### Stated exercise
Exactly repeat the material, dropping only the pictures.

(Source records)
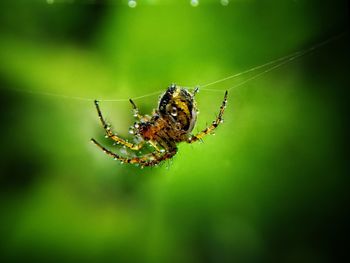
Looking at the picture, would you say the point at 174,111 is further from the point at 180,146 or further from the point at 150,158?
the point at 180,146

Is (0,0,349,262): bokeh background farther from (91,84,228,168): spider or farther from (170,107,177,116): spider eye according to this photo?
(170,107,177,116): spider eye

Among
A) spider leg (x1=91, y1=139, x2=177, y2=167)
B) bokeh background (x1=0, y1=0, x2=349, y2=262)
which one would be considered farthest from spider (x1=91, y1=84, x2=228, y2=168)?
bokeh background (x1=0, y1=0, x2=349, y2=262)

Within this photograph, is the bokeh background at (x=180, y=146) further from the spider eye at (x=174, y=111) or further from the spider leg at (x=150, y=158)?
the spider eye at (x=174, y=111)

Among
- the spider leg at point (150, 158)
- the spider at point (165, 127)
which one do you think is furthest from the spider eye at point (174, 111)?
the spider leg at point (150, 158)

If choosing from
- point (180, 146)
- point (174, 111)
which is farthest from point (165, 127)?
point (180, 146)

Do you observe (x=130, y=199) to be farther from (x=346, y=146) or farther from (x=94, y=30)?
(x=346, y=146)

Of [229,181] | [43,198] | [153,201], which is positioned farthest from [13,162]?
[229,181]

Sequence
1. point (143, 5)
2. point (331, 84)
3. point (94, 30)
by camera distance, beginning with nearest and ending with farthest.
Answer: point (94, 30), point (143, 5), point (331, 84)
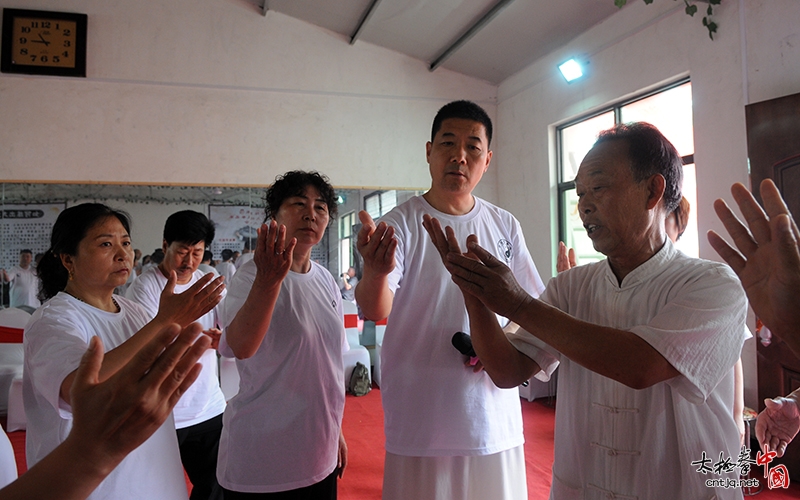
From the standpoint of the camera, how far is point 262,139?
20.2 feet

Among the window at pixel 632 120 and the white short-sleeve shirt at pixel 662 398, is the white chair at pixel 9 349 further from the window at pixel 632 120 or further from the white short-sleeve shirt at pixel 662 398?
the white short-sleeve shirt at pixel 662 398

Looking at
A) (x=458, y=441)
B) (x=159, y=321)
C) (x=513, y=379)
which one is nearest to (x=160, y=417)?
(x=159, y=321)

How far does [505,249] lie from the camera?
77.5 inches

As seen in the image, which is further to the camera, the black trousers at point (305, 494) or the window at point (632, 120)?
the window at point (632, 120)

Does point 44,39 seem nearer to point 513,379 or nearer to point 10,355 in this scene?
point 10,355

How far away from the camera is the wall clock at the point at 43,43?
5535mm

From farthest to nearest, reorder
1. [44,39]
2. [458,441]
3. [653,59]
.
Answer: [44,39]
[653,59]
[458,441]

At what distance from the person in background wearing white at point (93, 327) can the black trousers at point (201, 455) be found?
0.89 m

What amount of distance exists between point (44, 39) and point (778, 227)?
669 cm

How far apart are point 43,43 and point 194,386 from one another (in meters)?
4.98

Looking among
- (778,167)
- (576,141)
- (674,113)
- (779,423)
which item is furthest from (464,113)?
(576,141)

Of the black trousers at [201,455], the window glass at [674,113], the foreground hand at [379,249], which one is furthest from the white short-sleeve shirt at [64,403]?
the window glass at [674,113]

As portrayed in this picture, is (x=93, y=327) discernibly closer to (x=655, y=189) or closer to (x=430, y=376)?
(x=430, y=376)

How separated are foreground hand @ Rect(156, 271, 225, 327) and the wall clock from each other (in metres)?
5.29
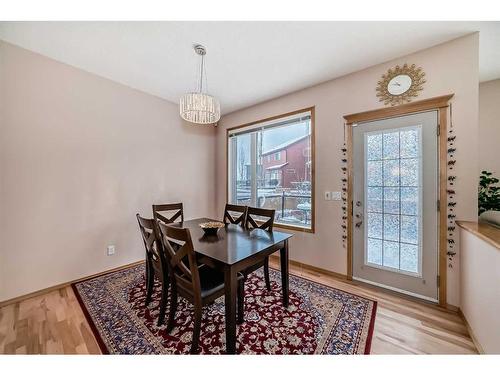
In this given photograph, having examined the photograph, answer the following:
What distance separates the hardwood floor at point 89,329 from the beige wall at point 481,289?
171 mm

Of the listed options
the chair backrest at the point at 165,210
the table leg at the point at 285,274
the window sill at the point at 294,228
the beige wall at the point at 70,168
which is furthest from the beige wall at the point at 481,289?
the beige wall at the point at 70,168

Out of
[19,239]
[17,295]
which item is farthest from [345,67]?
[17,295]

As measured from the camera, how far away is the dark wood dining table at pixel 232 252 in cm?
132

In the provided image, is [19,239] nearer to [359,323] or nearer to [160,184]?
[160,184]

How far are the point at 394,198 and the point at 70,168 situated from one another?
3845mm

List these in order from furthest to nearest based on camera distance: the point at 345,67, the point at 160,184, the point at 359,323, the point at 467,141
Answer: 1. the point at 160,184
2. the point at 345,67
3. the point at 467,141
4. the point at 359,323

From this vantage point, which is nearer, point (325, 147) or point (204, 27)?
point (204, 27)

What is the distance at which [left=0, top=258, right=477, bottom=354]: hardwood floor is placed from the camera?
1.45 m

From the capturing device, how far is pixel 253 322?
5.59 feet

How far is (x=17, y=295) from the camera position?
6.68ft

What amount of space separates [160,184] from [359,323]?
3158 millimetres

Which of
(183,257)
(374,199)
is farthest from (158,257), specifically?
(374,199)

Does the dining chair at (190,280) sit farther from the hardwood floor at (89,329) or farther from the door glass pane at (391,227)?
the door glass pane at (391,227)

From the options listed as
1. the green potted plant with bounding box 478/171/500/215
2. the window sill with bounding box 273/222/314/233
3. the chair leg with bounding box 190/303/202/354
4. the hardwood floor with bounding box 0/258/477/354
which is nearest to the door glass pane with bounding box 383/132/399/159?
the green potted plant with bounding box 478/171/500/215
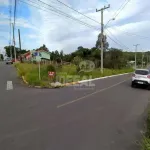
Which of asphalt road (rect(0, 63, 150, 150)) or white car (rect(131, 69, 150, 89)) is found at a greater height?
white car (rect(131, 69, 150, 89))

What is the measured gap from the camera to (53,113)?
8438 millimetres

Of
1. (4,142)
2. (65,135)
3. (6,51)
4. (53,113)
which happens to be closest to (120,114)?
(53,113)

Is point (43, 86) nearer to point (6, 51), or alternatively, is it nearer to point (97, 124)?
point (97, 124)

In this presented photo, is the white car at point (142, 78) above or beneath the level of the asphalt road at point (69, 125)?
above

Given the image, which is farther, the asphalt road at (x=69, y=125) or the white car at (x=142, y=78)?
the white car at (x=142, y=78)

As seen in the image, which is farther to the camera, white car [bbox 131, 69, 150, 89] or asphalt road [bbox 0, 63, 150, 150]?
white car [bbox 131, 69, 150, 89]

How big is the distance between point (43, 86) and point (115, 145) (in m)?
11.7

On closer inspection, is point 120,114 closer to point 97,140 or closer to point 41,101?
point 97,140

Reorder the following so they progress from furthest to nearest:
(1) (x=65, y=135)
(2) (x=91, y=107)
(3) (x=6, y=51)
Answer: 1. (3) (x=6, y=51)
2. (2) (x=91, y=107)
3. (1) (x=65, y=135)

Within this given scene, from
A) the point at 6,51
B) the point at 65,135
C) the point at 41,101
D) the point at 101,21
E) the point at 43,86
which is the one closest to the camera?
the point at 65,135

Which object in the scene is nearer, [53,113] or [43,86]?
[53,113]

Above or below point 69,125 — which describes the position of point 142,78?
above

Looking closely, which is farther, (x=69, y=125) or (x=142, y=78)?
(x=142, y=78)

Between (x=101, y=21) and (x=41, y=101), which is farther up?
(x=101, y=21)
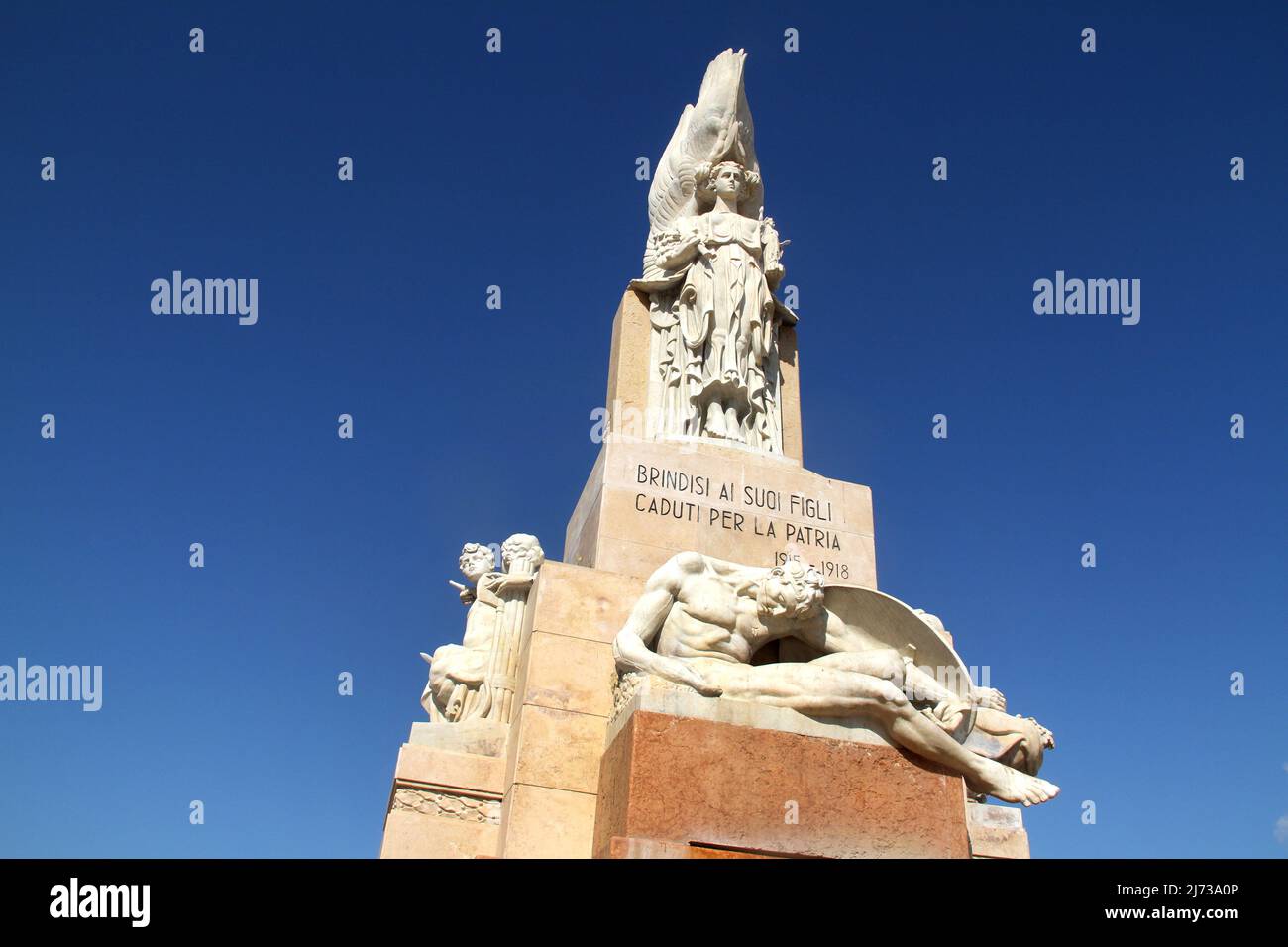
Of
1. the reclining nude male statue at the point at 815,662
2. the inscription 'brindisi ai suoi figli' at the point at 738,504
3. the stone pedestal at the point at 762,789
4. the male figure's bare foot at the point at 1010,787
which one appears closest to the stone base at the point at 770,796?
the stone pedestal at the point at 762,789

### Problem solution
Looking at the picture, would you say the point at 174,111 is further from the point at 180,146 or further from the point at 150,158?
the point at 180,146

Is (0,0,349,262): bokeh background farther from (91,84,228,168): spider or farther from (170,107,177,116): spider eye according to this photo?
(170,107,177,116): spider eye

Among
A) spider leg (x1=91, y1=139, x2=177, y2=167)
B) bokeh background (x1=0, y1=0, x2=349, y2=262)
which one would be considered farthest from spider (x1=91, y1=84, x2=228, y2=168)?
bokeh background (x1=0, y1=0, x2=349, y2=262)

Within this photograph, is the bokeh background at (x=180, y=146) further from the spider eye at (x=174, y=111) or further from the spider leg at (x=150, y=158)?
the spider eye at (x=174, y=111)

Among
- the spider leg at point (150, 158)
- the spider at point (165, 127)
which one do you think is furthest from the spider eye at point (174, 111)?
the spider leg at point (150, 158)

If choosing from
- point (180, 146)
- point (174, 111)
which is farthest from point (165, 127)?
point (180, 146)

Do you observe (x=130, y=199) to be farther from (x=346, y=146) or farther from (x=94, y=30)?
(x=346, y=146)

Of [229,181] | [43,198] | [153,201], which is positioned farthest from [13,162]?
[229,181]

Sequence
1. point (143, 5)
2. point (331, 84)
3. point (94, 30)
by camera distance, beginning with nearest and ending with farthest.
Answer: point (94, 30), point (143, 5), point (331, 84)
From the standpoint of the camera, how far is point 262,139?
20.2 feet

Among the window at pixel 632 120 and the white short-sleeve shirt at pixel 662 398, is the white chair at pixel 9 349 further from the window at pixel 632 120 or further from the white short-sleeve shirt at pixel 662 398?
the white short-sleeve shirt at pixel 662 398

Looking at
A) (x=458, y=441)
B) (x=159, y=321)
C) (x=513, y=379)
which one is nearest to (x=160, y=417)?
(x=159, y=321)

How far does [505,249] lie from the camera?
77.5 inches

As seen in the image, which is further to the camera, the black trousers at point (305, 494) or the window at point (632, 120)?
the window at point (632, 120)

Does point 44,39 seem nearer to point 513,379 or nearer to point 10,355 in this scene?
point 10,355

How far away from the camera is the wall clock at the point at 43,43?
5535mm

From farthest to nearest, reorder
1. [44,39]
2. [458,441]
3. [653,59]
.
Answer: [44,39]
[653,59]
[458,441]

At what distance from the person in background wearing white at point (93, 327) can the black trousers at point (201, 455) be found?
0.89 m

What amount of distance exists between point (44, 39) and point (778, 227)?
669 cm

How far apart are point 43,43 and point 194,386 from one another (in meters)?
4.98

Looking among
- (778,167)
- (576,141)
- (674,113)
- (779,423)
which item is furthest from (464,113)?
(576,141)

Of the black trousers at [201,455], the window glass at [674,113], the foreground hand at [379,249], which one is furthest from the white short-sleeve shirt at [64,403]?
the window glass at [674,113]

As portrayed in this picture, is (x=93, y=327) discernibly closer to (x=655, y=189) or closer to (x=430, y=376)?
(x=430, y=376)

How separated are foreground hand @ Rect(156, 271, 225, 327) and the wall clock from each other (in metres)?
5.29
In this given photograph, having examined the photograph, answer the following:
What distance separates the hardwood floor at point 89,329 from the beige wall at point 481,289?
171 mm

Of the listed options
the chair backrest at the point at 165,210
the table leg at the point at 285,274
the window sill at the point at 294,228
the beige wall at the point at 70,168
which is furthest from the beige wall at the point at 481,289?
the beige wall at the point at 70,168

Out of
[19,239]
[17,295]
which item is farthest from [345,67]?
[17,295]

As measured from the camera, how far away is the dark wood dining table at pixel 232 252 in cm?
132

In the provided image, is [19,239] nearer to [359,323] or nearer to [160,184]?
[160,184]

How far are the point at 394,198 and the point at 70,168 situated from one another?
3845mm

List these in order from furthest to nearest based on camera distance: the point at 345,67, the point at 160,184, the point at 359,323, the point at 467,141
Answer: 1. the point at 160,184
2. the point at 345,67
3. the point at 467,141
4. the point at 359,323

From this vantage point, which is nearer, point (325, 147) or point (204, 27)?
point (204, 27)

What is the distance at which [left=0, top=258, right=477, bottom=354]: hardwood floor is placed from the camera?
1.45 m

From the capturing device, how far is pixel 253 322?
5.59 feet

How far is (x=17, y=295) from the camera position?
6.68ft

What amount of space separates [160,184] from [359,323]?
3158 millimetres

Which of
(183,257)
(374,199)
is farthest from (158,257), specifically?
(374,199)

Does the dining chair at (190,280) sit farther from the hardwood floor at (89,329) or farther from the door glass pane at (391,227)?
the door glass pane at (391,227)

From the options listed as
1. the green potted plant with bounding box 478/171/500/215
2. the window sill with bounding box 273/222/314/233
3. the chair leg with bounding box 190/303/202/354
4. the hardwood floor with bounding box 0/258/477/354
which is nearest to the door glass pane with bounding box 383/132/399/159?
the green potted plant with bounding box 478/171/500/215
Which of asphalt road (rect(0, 63, 150, 150)) or white car (rect(131, 69, 150, 89)) is found at a greater height?
white car (rect(131, 69, 150, 89))

What is the measured gap from the camera to (53,113)?
8438 millimetres

Of
1. (4,142)
2. (65,135)
3. (6,51)
4. (53,113)
which happens to be closest to (120,114)?
(53,113)

Is point (43, 86) nearer to point (6, 51), or alternatively, is it nearer to point (97, 124)?
point (97, 124)

In this presented photo, is the white car at point (142, 78) above or beneath the level of the asphalt road at point (69, 125)?
above

Given the image, which is farther, the asphalt road at (x=69, y=125) or the white car at (x=142, y=78)?
the white car at (x=142, y=78)

As seen in the image, which is farther to the camera, white car [bbox 131, 69, 150, 89] or asphalt road [bbox 0, 63, 150, 150]?
white car [bbox 131, 69, 150, 89]

How big is the distance between point (43, 86) and point (115, 145) (in m)?
11.7

On closer inspection, is point 120,114 closer to point 97,140 or closer to point 41,101?
point 97,140

Reorder the following so they progress from furthest to nearest:
(1) (x=65, y=135)
(2) (x=91, y=107)
(3) (x=6, y=51)
Answer: 1. (3) (x=6, y=51)
2. (2) (x=91, y=107)
3. (1) (x=65, y=135)

Within this given scene, from
A) the point at 6,51
B) the point at 65,135
C) the point at 41,101
D) the point at 101,21
E) the point at 43,86
which is the one closest to the camera?
the point at 65,135

Which object in the scene is nearer, [53,113] or [43,86]?
[53,113]

Above or below point 69,125 — which describes the position of point 142,78?
above

Looking closely, which is farther, (x=69, y=125) or (x=142, y=78)?
(x=142, y=78)

Between (x=101, y=21) and (x=41, y=101), which is farther up?
(x=101, y=21)
Of
1. the reclining nude male statue at the point at 815,662
2. the inscription 'brindisi ai suoi figli' at the point at 738,504
3. the stone pedestal at the point at 762,789
4. the male figure's bare foot at the point at 1010,787
which one appears closest to the stone base at the point at 770,796?
the stone pedestal at the point at 762,789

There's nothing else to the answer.